Avvenire, 2 giugno 2024
Intervista a Francesca Archibugi
È stata proclamata la serie dell’anno e ieri sera a Napoli ha ricevuto il Nastro d’argento dei Giornalisti cinematografici italiani. La storia, diretta da Francesca Archibugi e da lei sceneggiata con Francesco Piccolo, Giulia Calenda e Ilaria Macchia a partire dal grande romanzo popolare di Elsa Morante, interpretata da Jasmine Trinca, Elio Germano, Valerio Mastandrea, Asia Argento, Lorenzo Zurzolo e Francesco Zenga, prodotta da Picomedia e Raifiction, è approdata lo scorso gennaio con otto puntate su Rai 1 dove ha raggiunto un’audience di 4,5 milioni. Francesca Archibugi ci racconta la sua soddisfazione.
Quella de La storia è una scommessa vinta.
Con me stessa prima di tutto, perché ho avuto un vero problema di coscienza nell’affrontare il romanzo. La cosa bella è che dopo la serie il libro ha ricominciato a vendere, entrando in classifica come se fosse appena uscito. Spero allora che raggiunga i più giovani, come lo ero io quando a 16 anni l’ho scoperto. Da quelle pagine mi è arrivata un’idea della Seconda Guerra Mondiale molto più forte che da tanti grandiosi film del periodo neorealista.

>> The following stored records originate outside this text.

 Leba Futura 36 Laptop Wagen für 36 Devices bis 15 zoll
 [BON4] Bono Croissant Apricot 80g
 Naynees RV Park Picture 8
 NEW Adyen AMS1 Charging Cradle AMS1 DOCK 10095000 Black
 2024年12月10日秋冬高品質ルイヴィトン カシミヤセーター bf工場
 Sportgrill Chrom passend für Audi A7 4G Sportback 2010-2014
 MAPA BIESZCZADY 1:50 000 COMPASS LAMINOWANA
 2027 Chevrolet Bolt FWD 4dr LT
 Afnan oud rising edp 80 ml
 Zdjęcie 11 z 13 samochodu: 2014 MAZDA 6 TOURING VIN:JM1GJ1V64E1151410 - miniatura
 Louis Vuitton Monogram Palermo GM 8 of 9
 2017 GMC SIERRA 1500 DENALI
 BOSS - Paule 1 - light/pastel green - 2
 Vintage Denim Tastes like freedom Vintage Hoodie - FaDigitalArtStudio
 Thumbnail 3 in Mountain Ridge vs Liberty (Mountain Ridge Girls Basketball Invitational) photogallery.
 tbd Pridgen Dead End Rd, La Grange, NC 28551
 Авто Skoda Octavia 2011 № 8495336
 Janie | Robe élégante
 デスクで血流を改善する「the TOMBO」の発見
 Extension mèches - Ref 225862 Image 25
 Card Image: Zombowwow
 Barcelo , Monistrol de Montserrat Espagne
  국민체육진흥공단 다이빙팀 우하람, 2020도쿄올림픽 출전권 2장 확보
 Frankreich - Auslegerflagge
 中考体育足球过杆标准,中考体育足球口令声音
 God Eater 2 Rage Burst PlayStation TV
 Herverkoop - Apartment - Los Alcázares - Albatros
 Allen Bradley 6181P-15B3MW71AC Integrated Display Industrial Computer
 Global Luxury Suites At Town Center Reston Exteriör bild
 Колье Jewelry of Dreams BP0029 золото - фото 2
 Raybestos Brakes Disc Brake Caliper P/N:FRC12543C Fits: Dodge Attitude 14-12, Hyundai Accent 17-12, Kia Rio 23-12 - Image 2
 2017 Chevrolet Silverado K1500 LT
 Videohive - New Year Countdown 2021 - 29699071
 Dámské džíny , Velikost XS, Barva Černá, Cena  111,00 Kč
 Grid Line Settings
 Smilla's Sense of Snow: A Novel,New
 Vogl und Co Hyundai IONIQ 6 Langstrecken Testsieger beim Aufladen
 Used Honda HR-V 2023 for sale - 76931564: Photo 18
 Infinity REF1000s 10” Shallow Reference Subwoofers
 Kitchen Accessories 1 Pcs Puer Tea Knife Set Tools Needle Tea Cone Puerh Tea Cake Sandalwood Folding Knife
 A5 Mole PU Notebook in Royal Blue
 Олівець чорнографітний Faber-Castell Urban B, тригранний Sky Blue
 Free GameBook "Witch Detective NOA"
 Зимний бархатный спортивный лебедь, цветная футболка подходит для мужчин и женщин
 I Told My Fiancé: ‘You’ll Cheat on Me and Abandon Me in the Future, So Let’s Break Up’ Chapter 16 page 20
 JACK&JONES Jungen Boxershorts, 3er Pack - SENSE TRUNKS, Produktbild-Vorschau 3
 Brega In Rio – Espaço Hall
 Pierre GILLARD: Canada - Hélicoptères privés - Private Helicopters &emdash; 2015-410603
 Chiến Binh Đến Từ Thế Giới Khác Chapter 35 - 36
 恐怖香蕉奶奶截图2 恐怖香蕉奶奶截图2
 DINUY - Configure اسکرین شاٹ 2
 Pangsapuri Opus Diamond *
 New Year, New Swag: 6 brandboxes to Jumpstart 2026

Il romanzo fu attaccato da Pasolini, Calvino e dalla sinistra italiana.
Si trattò sicuramente di un attacco ideologico, ma secondo me c’era dell’altro. In quel momento la Morante era la regina delle letteratura e aveva litigato per motivi personali con Pasolini, all’epoca il più influente intellettuale italiano. Lui fu il primo a colpirla, poi si accodarono tutti gli altri. Sicuramente la rappresentazione degli ultimi infastidiva perché nel romanzo c’era un fondo molto più cristiano rispetto a una lettura marxista della società. Fu un attacco di psicopatologia di massa. Il bellissimo libro di Angela Borghese, L’anno de La storia, riporta tutto quello che uscì sui giornali all’epoca.
La Morante parlava di come le guerre non si abbattano sui potenti che le hanno scatenate, ma sui più fragili, soprattutto donne e bambini. Ieri come oggi.
Sono scioccata da ciò che sta accadendo oggi nel mondo, come tutti coloro che considerano la guerra l’espressione più infima del potere dell’uomo sull’uomo.
Lavorare su La storia ha significato per me riflettere sulla contemporaneità.
Le piace raccontare le famiglie.
La grande letteratura, più del cinema, è basata sui rapporti familiari, anche l’Odissea racconta un ritorno a casa. La famiglia non significa solo legami di sangue, anche perché nasce due estranei. È una scatola nella quale sei rinchiuso e che sprigiona il meglio e il peggio delle relazioni umane.
Cosa la unisce a Piccolo, con cui lavora da molto tempo?
La stessa visione sulle cose, opinioni molto simili che ci consentono di trovare subito il taglio di un racconto. Ma è stato molto bello lavorare anche con Giulia Calenda e Ilaria Macchia. Per Giulia era importantissimo questo lavoro perché il romanzo l’aveva già adattato sua madre, Cristina Comencini, per la miniserie girata da suo nonno Luigi nel 1986. Ilaria invece, più giovane, viene da un altro mondo e ha un diverso approccio.
Perché sempre più film sono tratti da romanzi?
Sergio Amidei diceva che lo sceneggiatore è uno che deve fare la spola tra la biblioteca e il set. Anche in soggetti originali il furto dalla grande letteratura è stato costante.
Uno scrittore quando affronta una storia ha moltissimo tempo per fare ricerche e approfondire, quindi adattare un libro significa godere di un lavoro di anni. Un lavoro profondo, di scoperta archeologica.
A cosa sta lavorando?
Sto scrivendo il prossimo film con Piccolo e Laura Paolucci per la Fandango, un progetto molto interessante con l’Inghilterra. Ma sto realizzando anche un documentario sulla femminista Carla Lonzi, ripubblicata da La nave di Teseo. È la madre di mio marito, (il musicista Battista Lena, ndr) la nonna delle mie figlie che l’adorano e non l’hanno mai conosciuta. Io da ragazzina invece ho visto passare nella mia vita questa figura tanto importante. Lavoro al montaggio con Esmeralda Calabria su materiali di famiglia, personali, ricostruendo sia la sua vita che il suo pensiero. Può sembrare una cosa piccola, ma per me è una grande sfida personale.